— Start PROVIDED TEXT —

History of Canadian nationality law

History of Canadian nationality law

Canada was the second nation in the then British Commonwealth to establish its own nationality law in 1946, with the enactment of the Canadian Citizenship Act 1946. This took effect on 1 January 1947

The first Commonwealth nation to have done so was the Irish Free State, a Commonwealth member until 1949, which established its own nationality law in 1935.

Under current Canadian law, Canada does not restrict dual citizenship but Passport Canada encourages its citizens to travel abroad on their Canadian Passport, so they can access Canadian consular services.

Canadian citizens and Canadian nationals (prior to 1947)

Canadian citizenship was originally created under the Immigration Act, 1910, to designate those British subjects who were domiciled in Canada. All other British subjects required permission to land. "Domicile" was defined as having been resident in Canada for five years, excluding any time spent in prisons or mental institutions.

A separate status of "Canadian national" was created under the Canadian Nationals Act, 1921, which was defined as being a Canadian citizen as defined above, their wives, and any children (fathered by such citizens) that had not yet landed in Canada.After the passage of the Statute of Westminster in 1931, whereby each self-governing dominion of the British Empire was henceforth considered equal in status to all the others, with the Crown becoming one that is shared and operating independently in each realm rather than as a unitary British Crown under which all the dominions were subordinate, the monarchy thus ceased to be an exclusively British institution. Because of this Canadians, and others living in countries that became known as Commonwealth Realms, were known as "subjects of the Crown". However in legal documents the term "British subject" continued to be used.

— End PROVIDED TEXT —
— Start ENTRIES —

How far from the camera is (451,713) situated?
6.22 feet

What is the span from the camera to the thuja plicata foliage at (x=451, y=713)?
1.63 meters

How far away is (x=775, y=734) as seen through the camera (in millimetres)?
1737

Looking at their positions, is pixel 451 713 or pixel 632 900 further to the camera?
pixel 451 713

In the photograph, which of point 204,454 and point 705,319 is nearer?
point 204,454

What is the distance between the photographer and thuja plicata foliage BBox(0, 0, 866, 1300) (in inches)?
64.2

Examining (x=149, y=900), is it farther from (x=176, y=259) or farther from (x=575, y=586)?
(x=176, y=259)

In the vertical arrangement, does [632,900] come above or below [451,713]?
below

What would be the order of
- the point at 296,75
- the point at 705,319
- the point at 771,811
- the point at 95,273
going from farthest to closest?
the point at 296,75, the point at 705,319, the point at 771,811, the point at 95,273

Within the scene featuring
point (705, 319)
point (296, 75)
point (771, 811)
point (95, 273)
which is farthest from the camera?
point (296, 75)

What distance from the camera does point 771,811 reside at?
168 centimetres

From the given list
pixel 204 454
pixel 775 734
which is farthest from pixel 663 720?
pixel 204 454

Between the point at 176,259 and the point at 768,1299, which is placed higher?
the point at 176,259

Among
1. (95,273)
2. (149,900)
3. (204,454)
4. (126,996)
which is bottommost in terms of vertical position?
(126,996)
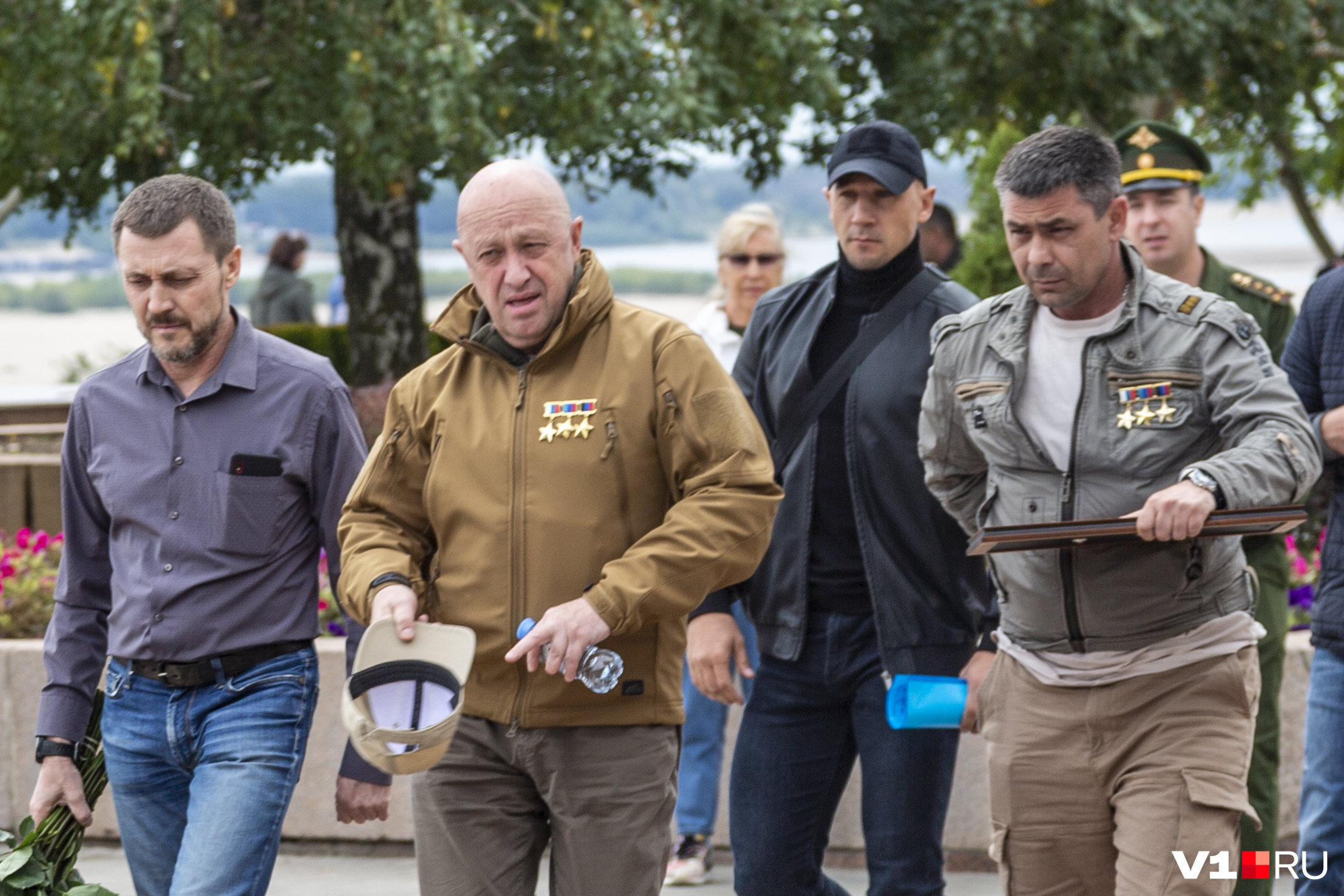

— End ENTRIES —

WHAT THE TASK REQUIRES. Update the text on Canadian nationality law above by rewriting the part that begins at the words "Under current Canadian" and stops after "or mental institutions.", with "consular assistance" in place of "consular services".

OUTPUT FOR THIS EXERCISE.
Under current Canadian law, Canada does not restrict dual citizenship but Passport Canada encourages its citizens to travel abroad on their Canadian Passport, so they can access Canadian consular assistance.

Canadian citizens and Canadian nationals (prior to 1947)

Canadian citizenship was originally created under the Immigration Act, 1910, to designate those British subjects who were domiciled in Canada. All other British subjects required permission to land. "Domicile" was defined as having been resident in Canada for five years, excluding any time spent in prisons or mental institutions.